(Beginning of Passage for review)
Chess Pwn, the distinction is non-factor. Being it -the voice- from an actual person or a magic spell has no bearing in this situation, this is not the Shrödinger invisible voice.

*If* it had been a magic spell producing a illusionary voice, that would have been surprising. But it was not. It was someone invisible informing all its foes that he was there and get readied.

How do the characters know the voice is from a person or not? They don't. So the only way to know that an invisible person is in the room is to perceive them. Until the person is perceived he's entitled to a surprise round with just him in it. If one player perceived and started the attack first, surprise round with 2 people.

This is how it operates per the rules. Unless you can provide rules to support your claims then you are merely stating how you'd run the game, aka, what your houserule would be.


Invis: +20
Not moving: +20
Talking -20
Total: DC 20 to notice its an invis thing in the room, and not just sound you are hearing.

You hear the sound fine, the DC20 is to determine that sound is actually coming from an invisible creature.

The paladin moved forward to see what the sound was coming from. When he was adjacent to the wizard, that is when the surprise round began. The paladin was unaware, and unable to act from that point, while the wizard took his attack.

From there, initiative would be rolled, and then characters act in initiative order, which could go very badly for the wizard if the paladin ends up with a higher initiative, and goes before him in round 1.


I do not agree, sorry. And the reason because I do not agree is because the action of the paladin was lenient with the BBEG intentions; would have been "I cast a Fireball on that corner" instead of "I charge to that corner" would be accepted?

If answer is 'no' then, we can't accept the other situation.

If the BBEG was invisible and had a surprise round, which I do not deny, although I think that everyone should have roll a perception check at DC 15 or so -after being informed by the BBEG himself that he was there to attack them- that does not allow the GM to let characters surprised to move, attack or whatever, the BBEG had a Standard action, not the paladin who moved into position for being chopped off.


Numarak wrote:

TOZ has made a point. It says DC +20. If hearing the details of a conversation is DC 0, it makes sense that hearing a conversation would be easier, more even if the other person is talking with the purpose of you to listen it.

Considering that DC -10 is the stench of a rotten corpse or the sound of battle, maybe, we could consider that knowing that someone invisible is talking to you is DC 15?

For which all of them, all party memebers, had to roll. So no one in the party, at level 12, rolled over DC 15?

And we still have the other problem: if the paladin *was* surprised, during a surprise round, how is it possible that *he acted and moved*?

We've already shown how to figure the DC to notice the invisible man talking. Under the OP's explanation it came to DC 20. 20 base, -20 for them talking, +20 for not moving. (personally I wouldn't have given them the +20 because how I interpret 'not moving' but that's not required)
(End of Passage for review)
* _Work request A_: Repeat each of the Brief descriptive captions rows word for word, leaving the pictures out of your answer.
(Beginning of Information shown)
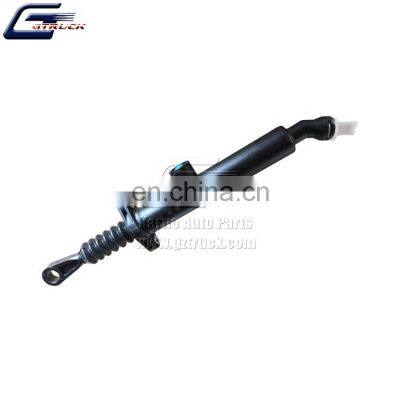 Factory Price Heavy Duty Truck Parts Oem 0012959106 for MB Truck Clutch Master Cylinder
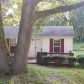 13532 Nc 43 Hwy, Nashville, NC 27856 ID:16017804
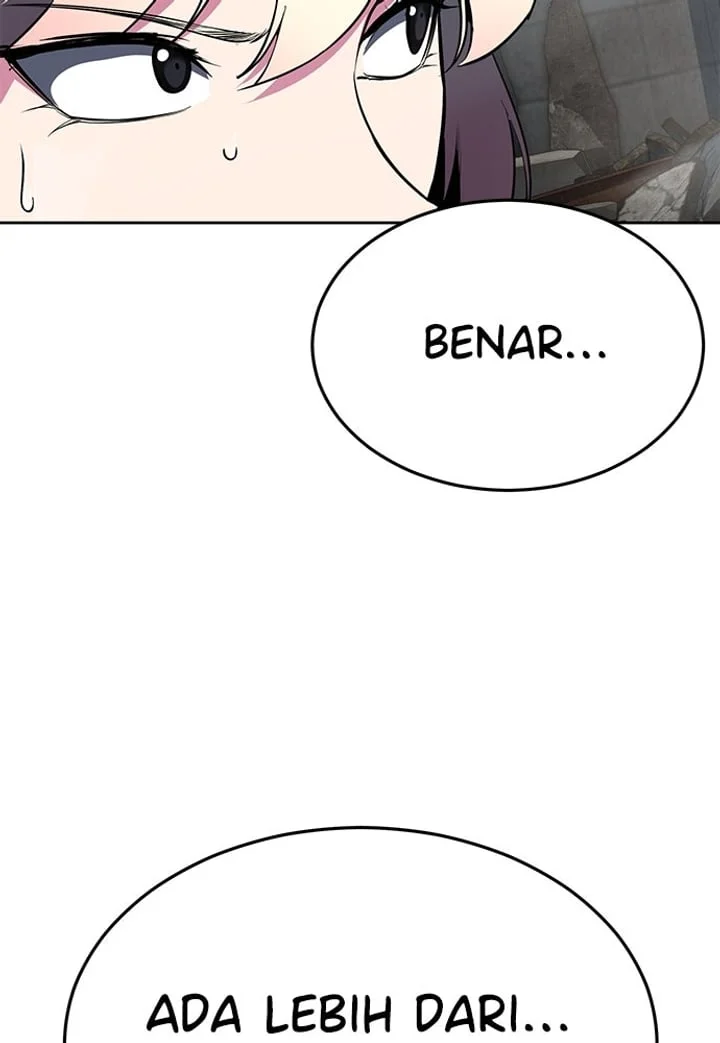 The Boy of Death Chapter 276 Gambar 105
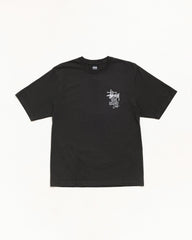 HIGH ROLLERS TEE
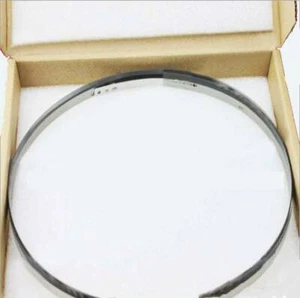 Encoder Strip C7769-60183 24inch fits for HP DesignJet 500 500Plus 500PS - Picture 1 of 1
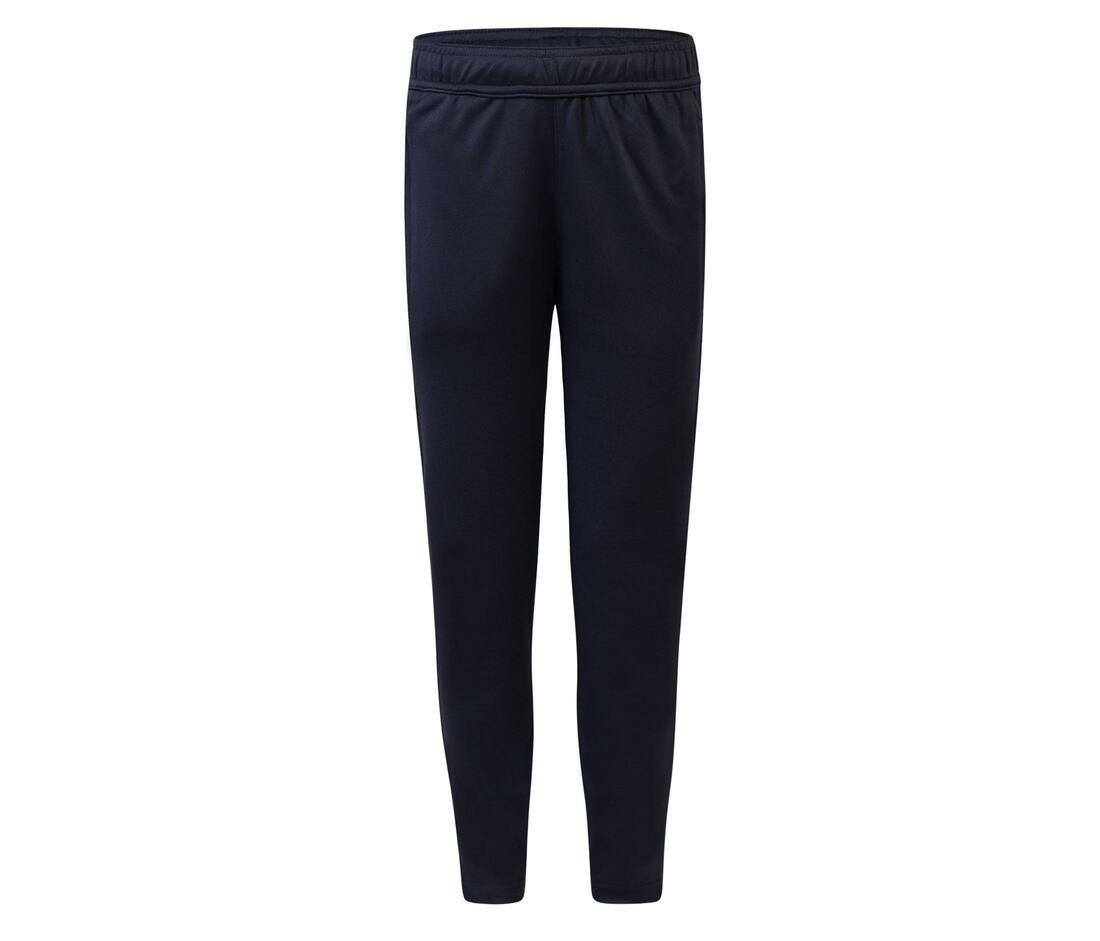 Pantalon de jogging enfant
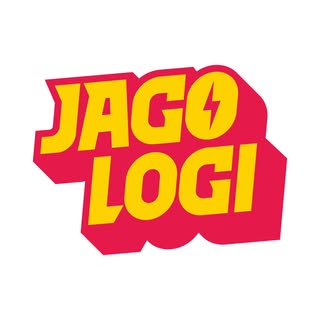 jago.logi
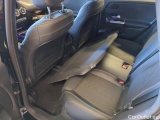  Mercedes  B-Klasse 220 D 8G-DCT  #5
(End of Information shown)
* _Work request B_: According to the rules discussion, how is the DC of 20 for noticing the invisible creature reached, and what does that check determine?

* _Response box A_:
 Factory Price Heavy Duty Truck Parts Oem 0012959106 for MB Truck Clutch Master Cylinder
 13532 Nc 43 Hwy, Nashville, NC 27856 ID:16017804
 The Boy of Death Chapter 276 Gambar 105
 HIGH ROLLERS TEE
 Encoder Strip C7769-60183 24inch fits for HP DesignJet 500 500Plus 500PS - Picture 1 of 1
 Pantalon de jogging enfant
 jago.logi
  Mercedes  B-Klasse 220 D 8G-DCT  #5

* _Response box B_: Invisibility adds 20, not moving adds 20, and talking subtracts 20, for a total of DC 20. The sound itself is heard fine. The check determines whether the sound is actually coming from an invisible creature in the room.